Records of spatial reasoning questions
____________________
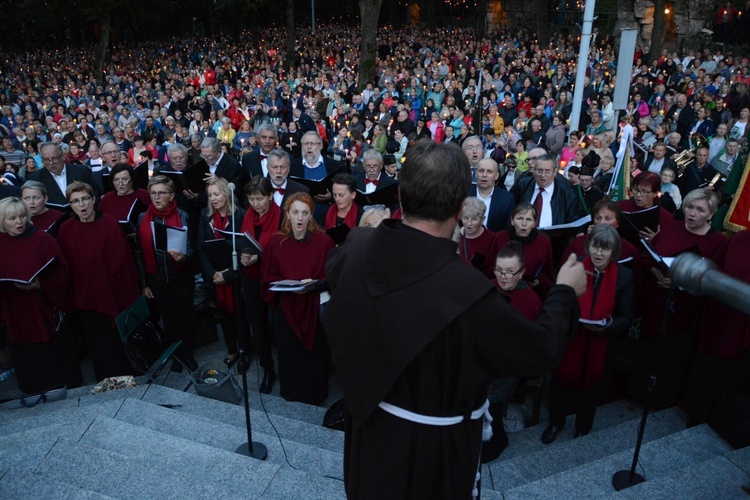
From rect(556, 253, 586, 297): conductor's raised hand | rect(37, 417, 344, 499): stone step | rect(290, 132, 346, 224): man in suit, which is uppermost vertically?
rect(556, 253, 586, 297): conductor's raised hand

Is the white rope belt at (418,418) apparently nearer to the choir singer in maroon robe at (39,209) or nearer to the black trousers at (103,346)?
the black trousers at (103,346)

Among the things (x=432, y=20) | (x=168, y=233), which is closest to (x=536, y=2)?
(x=432, y=20)

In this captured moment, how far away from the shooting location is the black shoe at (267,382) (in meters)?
5.18

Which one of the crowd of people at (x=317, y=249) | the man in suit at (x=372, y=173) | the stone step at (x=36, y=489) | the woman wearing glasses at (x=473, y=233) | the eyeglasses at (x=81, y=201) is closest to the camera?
the stone step at (x=36, y=489)

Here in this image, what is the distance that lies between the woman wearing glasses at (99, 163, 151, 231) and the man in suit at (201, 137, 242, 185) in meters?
1.05

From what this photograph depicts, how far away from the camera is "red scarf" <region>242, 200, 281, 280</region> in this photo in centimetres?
505

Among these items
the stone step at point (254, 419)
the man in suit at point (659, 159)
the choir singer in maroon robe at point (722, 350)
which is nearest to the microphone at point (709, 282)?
the choir singer in maroon robe at point (722, 350)

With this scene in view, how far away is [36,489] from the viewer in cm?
311

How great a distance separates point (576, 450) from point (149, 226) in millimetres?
3928

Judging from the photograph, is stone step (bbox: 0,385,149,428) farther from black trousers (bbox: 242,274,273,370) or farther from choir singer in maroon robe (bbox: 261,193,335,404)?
choir singer in maroon robe (bbox: 261,193,335,404)

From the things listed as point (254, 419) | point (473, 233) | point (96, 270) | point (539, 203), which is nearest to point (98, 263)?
point (96, 270)

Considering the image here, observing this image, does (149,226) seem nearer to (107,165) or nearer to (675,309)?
(107,165)

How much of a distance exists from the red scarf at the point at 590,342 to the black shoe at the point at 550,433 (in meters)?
0.39

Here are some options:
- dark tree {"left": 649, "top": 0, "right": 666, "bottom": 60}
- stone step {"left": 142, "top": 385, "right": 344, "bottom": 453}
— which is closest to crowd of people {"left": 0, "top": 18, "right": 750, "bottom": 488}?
____________________
● **PROBLEM**:
Every line from the one containing "Considering the image" through the end of the data must be repeated exactly, and no other line.

● **SOLUTION TO THE EXERCISE**:
Considering the image here, observing this image, does (149,226) seem nearer to (107,165) or nearer to (675,309)?
(107,165)

How much of a distance exists from the red scarf at the point at 590,342 to the black shoe at the point at 550,433 (in meters)?
0.39

Here are some options:
- dark tree {"left": 649, "top": 0, "right": 666, "bottom": 60}
- stone step {"left": 142, "top": 385, "right": 344, "bottom": 453}
— which is closest to crowd of people {"left": 0, "top": 18, "right": 750, "bottom": 488}?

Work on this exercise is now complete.